Reproduced with permission from BNA's Health Care Policy Report, Vol. 15, No. 42 (Oct. 29, 2007) pp. 1434-1436. Copyright 2007 by The Bureau of National Affairs, Inc. (800-372-1033) http://www.bna.com/
It is tempting to believe that the United States has made little progress in the critical area of protecting the privacy and security of electronic health information. But important work has been done and is now available to inform a policy discussion about privacy and security issues in health care. This paper will provide a brief overview of a major nationwide initiative with examples of findings and recommendations.

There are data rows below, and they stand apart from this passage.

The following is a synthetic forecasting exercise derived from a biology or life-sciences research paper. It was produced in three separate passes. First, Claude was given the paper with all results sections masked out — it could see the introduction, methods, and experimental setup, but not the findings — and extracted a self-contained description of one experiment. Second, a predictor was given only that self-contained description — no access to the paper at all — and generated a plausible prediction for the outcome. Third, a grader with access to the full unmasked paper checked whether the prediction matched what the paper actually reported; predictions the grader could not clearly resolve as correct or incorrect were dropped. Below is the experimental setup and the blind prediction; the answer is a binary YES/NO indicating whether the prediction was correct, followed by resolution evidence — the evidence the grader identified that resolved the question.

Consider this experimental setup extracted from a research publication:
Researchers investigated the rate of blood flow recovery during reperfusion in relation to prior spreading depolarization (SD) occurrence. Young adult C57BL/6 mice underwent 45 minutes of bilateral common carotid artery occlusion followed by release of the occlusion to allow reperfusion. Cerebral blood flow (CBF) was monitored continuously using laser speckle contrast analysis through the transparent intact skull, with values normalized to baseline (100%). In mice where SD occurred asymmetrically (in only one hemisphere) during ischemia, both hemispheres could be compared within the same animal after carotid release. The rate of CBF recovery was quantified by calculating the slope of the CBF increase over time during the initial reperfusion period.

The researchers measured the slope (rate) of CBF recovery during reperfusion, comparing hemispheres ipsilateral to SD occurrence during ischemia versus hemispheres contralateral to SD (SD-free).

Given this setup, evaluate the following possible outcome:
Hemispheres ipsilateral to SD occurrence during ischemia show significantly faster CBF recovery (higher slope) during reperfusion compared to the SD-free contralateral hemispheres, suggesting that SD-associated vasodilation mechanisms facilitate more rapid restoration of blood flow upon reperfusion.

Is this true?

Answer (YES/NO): NO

In the last year, 33 states1 and Puerto Rico have proposed solutions and implementation plans to address the confusing and conflicting privacy and security requirements they identified. Another initiative will build upon these state efforts, as described below. All of this is designed to provide the guidance and resources needed to build and run secure and trusted health data exchanges.
One important lesson from the process: Privacy and security issues must be addressed whether or not health information is exchanged electronically or on paper. The work revealed significant problems in current paper-based environments, and moving to electronic data exchange—combined with the significant trustbuilding work that is required to do so—can mitigate many of those problems.
Although privacy policy (when should consent be required?) and security standards (how do we protect data?) are intertwined, they are two different things. A decision about privacy policy is best made by a data exchange community so that it reflects local or regional interests, while robust security standards must be adopted nationally and even internationally, so that there is an assurance of security against breaches and the ability to enforce privacy decisions even when data are sent to a distant user.